Low-cost planar organic small molecules as hole transport materials for high efficient perovskite solar cells

Abstract

Planar organic small molecular hole transport materials (HTMs) have been vigorously developed and utilized in perovskite solar cells (PSCs) with impressive power conversion efficiencies (PCE). However, the price of common HTMs, for instance Spiro-OMeTAD is expensive due to its tedious synthesis and low product yields, it remains challenging to develop high-performance and low-cost organic small molecular HTMs. In this work, a series of molecule, as planar HTMs were constructed by combined carbazole core with planar donor phenothiazine or phenoxazine as backbone, and 1,2-diethoxyethane or n-hexane as side chains, ca.
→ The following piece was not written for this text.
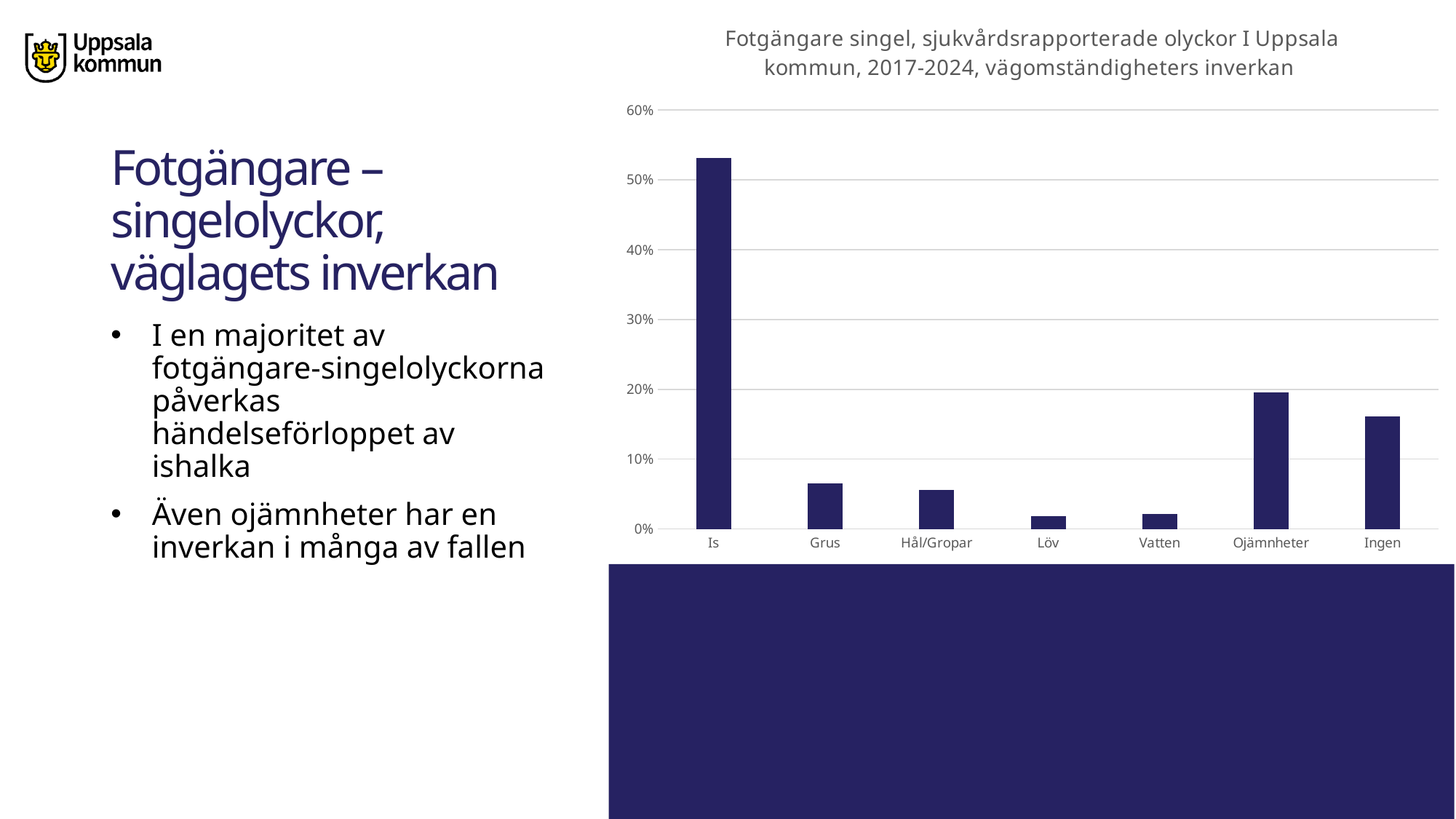
How many categories are shown on the x axis of the chart? 7 Is the value for Hål/Gropar greater or less than 10%? less Is the value for Grus greater or less than 10%? less What is the title of the chart? Fotgängare singel, sjukvårdsrapporterade olyckor I Uppsala kommun, 2017-2024, vägomständigheters inverkan What kind of chart is shown on the slide? bar chart Which is larger, the value for Ojämnheter or the value for Ingen? Ojämnheter Is the value for Ingen greater or less than 10%? greater Which category has the highest value in the chart? Is Which is larger, the value for Is or the value for Ojämnheter? Is Which is larger, the value for Grus or the value for Löv? Grus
TEG-CZ-PTZ, TEG-CZ-POZ, He-CZ-PTZ and He-CZ-POZ. The results showed that phenoxazine-based TEG-CZ-POZ and He-CZ-POZ have better hole transport efficiency than the phenothiazine-based TEG-CZ-PTZ and He-CZ-PTZ. Meanwhile, TEG-CZ-PTZ and TEG-CZ-POZ with 1,2-diethoxyethane as side chains on carbazole core performed better in hole transporting process than He-CZ-PTZ and He-CZ-POZ with n-hexane. Thus, the PSC based on TEG-CZ-POZ has achieved a best PCE of 21.03%, outperforming the PSCs based on Spiro-OMeTAD (20.74%). More importantly, the estimated cost for lab-synthesis of TEG-CZ-POZ is much lower than that of Spiro-OMeTAD (46.3 $/g vs 92 $/g), suggesting its promising application for efficient and low-cost PSCs.